*Seçilen metin*
Öte yandan şunu vurgulamakta yarar var; İsrail Devleti bir askerinin hayatını kurtarmak için 1027 (bkz.19.10.2011 tarihli CNN Türk) Filistin'li mahkumu serbest bırakarak vatandaşının canının ne kadar kutsal olduğunu gözler önüne sermişti. Ancak İsrail de şunu anlamalı ve bilmeli ki; demokratik., laik ve sosyal bir hukuk devleti olan Türkiye Cumhuriyeti Devleti içinde, dini, ırkı ve dili felsefi inancı, siyasal düşüncesi ne olursa olsun bütün vatandaşlarının da canı kutsaldır.

Kurucusu Mustafa Kemal Atatürk tarafından uluslararası ilişkilerde "Yurtta sulh Cihanda Sulh" ilkesi çerçevesinde dış politika vizyonu oluşturan Türkiye Cumhuriyeti Devleti, demokratik, laik sosyal ve hukuk devleti yapısı ile, gerek Museviler gerekse diğer inanç ve milliyetlere saygılı olduğu gibi, farklı inanç, ırk, felsefi düşünce ve siyasal düşüncelere sahip vatandaşlarının bir arada barış içinde yaşanması için her türlü adımı atmıştır. 1960'tan bu yana, terörden maddi ve manevi yönden son derece acı çeken bir ülke olarak, hangi din, ırk, felsefi inanç veya siyasal düşünce adına, kime karşı yapılırsa yapılsın, terörün her türlüsüne karşı olunmuştur. Zira terör insanlığın ortak düşmanıdır.Öte yandan modern dünyada ülkelerin kendi iç huzurunun komşularında ve bulunduğu hinterlandın huzuruna bağlı olduğunu kabul edip Türkiye Cumhuriyeti Devleti bütün ülkelerin barış ve huzur içinde yaşaması için gerekli çabayı ve iyi niyeti göstermiştir.Bu durum İsrail devleti içinde geçerlidir. İsraIl-Filistin ihtilafının da, kurucusu Mustafa Kemal Atatürk'ün dış politika vizyonu çerçevesinde, barışçıl şekilde, şiddetten uzak uygar dünyanın bugün gelmiş olduğu nokta itibariyle, modern hukuk kuralları çerçevesinde çözülmesi için gerekli çabaları her zaman sürdürmüştür.

*Verilen bilgiler*
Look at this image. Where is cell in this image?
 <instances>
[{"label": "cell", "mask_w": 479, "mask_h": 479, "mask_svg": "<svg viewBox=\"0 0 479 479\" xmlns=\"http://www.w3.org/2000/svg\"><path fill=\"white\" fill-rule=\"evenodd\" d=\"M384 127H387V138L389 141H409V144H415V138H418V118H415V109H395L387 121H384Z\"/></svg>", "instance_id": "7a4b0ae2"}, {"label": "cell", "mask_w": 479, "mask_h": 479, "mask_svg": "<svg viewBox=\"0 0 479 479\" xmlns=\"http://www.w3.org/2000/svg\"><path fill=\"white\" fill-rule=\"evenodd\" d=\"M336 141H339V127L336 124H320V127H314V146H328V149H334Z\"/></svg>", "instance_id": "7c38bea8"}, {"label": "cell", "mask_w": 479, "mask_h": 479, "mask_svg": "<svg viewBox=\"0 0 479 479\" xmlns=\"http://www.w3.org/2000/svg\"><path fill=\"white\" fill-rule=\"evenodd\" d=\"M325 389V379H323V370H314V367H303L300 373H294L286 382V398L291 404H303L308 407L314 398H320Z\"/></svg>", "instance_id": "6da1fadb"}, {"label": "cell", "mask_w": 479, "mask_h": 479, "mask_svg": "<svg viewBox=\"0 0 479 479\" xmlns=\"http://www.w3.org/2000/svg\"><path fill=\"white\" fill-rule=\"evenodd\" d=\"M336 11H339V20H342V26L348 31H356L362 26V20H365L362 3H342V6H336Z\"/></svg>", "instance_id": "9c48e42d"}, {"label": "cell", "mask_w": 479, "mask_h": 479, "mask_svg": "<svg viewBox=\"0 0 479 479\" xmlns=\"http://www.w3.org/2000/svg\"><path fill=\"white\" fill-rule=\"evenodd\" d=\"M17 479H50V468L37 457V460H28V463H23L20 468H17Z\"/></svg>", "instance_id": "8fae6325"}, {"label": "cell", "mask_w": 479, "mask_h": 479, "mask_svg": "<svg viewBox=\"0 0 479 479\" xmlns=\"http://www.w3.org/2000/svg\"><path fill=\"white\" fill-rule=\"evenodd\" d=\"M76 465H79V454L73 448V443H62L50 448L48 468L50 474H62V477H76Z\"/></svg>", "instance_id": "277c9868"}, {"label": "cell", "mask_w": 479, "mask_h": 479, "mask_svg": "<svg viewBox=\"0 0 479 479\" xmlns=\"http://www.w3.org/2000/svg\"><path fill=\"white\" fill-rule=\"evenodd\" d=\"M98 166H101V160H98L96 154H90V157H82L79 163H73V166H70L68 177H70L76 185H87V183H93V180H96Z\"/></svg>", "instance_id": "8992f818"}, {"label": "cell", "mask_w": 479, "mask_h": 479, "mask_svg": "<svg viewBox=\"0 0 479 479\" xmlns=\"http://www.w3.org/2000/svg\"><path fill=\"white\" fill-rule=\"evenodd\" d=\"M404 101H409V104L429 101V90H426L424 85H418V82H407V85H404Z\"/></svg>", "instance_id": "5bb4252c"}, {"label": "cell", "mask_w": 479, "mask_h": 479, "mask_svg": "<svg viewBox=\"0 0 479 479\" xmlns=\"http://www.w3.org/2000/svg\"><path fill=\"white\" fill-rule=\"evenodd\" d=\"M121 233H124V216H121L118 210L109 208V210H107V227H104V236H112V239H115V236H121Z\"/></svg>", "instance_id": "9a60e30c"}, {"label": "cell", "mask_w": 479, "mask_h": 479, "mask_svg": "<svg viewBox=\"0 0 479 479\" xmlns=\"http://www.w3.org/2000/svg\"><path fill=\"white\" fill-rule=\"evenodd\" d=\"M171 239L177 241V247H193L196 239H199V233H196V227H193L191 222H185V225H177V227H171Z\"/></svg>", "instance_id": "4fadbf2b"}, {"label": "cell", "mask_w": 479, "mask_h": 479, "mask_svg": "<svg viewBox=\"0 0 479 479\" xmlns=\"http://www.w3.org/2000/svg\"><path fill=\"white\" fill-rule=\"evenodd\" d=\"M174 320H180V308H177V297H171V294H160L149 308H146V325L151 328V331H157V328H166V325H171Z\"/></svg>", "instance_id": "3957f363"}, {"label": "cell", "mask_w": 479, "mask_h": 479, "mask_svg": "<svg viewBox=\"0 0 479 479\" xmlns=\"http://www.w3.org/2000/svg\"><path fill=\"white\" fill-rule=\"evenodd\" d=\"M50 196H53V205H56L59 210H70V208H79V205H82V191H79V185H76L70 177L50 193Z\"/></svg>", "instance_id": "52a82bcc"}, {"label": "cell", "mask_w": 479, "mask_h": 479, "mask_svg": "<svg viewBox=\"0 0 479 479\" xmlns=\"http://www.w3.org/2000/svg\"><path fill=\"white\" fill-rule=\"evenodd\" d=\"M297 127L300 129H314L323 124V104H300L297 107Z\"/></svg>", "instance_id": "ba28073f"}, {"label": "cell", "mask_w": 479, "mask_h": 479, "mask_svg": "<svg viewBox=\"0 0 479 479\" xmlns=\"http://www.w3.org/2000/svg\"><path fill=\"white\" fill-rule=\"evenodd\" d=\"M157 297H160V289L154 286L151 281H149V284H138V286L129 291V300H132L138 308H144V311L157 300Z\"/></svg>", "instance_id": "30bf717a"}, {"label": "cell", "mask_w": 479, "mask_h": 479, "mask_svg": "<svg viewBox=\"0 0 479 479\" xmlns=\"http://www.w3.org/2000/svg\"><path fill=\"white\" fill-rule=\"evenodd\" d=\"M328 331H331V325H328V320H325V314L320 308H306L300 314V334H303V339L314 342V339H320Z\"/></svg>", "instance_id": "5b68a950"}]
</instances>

*İstenen çıktı*
Lütfen Türkiye'nin dış politikasını anlatan metinde "Öte yandan şunu" sözleriyle başlayıp "da canı kutsaldır." sözleri de dahil olmak üzere orada biten bölümü hiç değiştirmeden yazın.

*Sorunun cevabı*
Öte yandan şunu vurgulamakta yarar var; İsrail Devleti bir askerinin hayatını kurtarmak için 1027 (bkz.19.10.2011 tarihli CNN Türk) Filistin'li mahkumu serbest bırakarak vatandaşının canının ne kadar kutsal olduğunu gözler önüne sermişti. Ancak İsrail de şunu anlamalı ve bilmeli ki; demokratik., laik ve sosyal bir hukuk devleti olan Türkiye Cumhuriyeti Devleti içinde, dini, ırkı ve dili felsefi inancı, siyasal düşüncesi ne olursa olsun bütün vatandaşlarının da canı kutsaldır.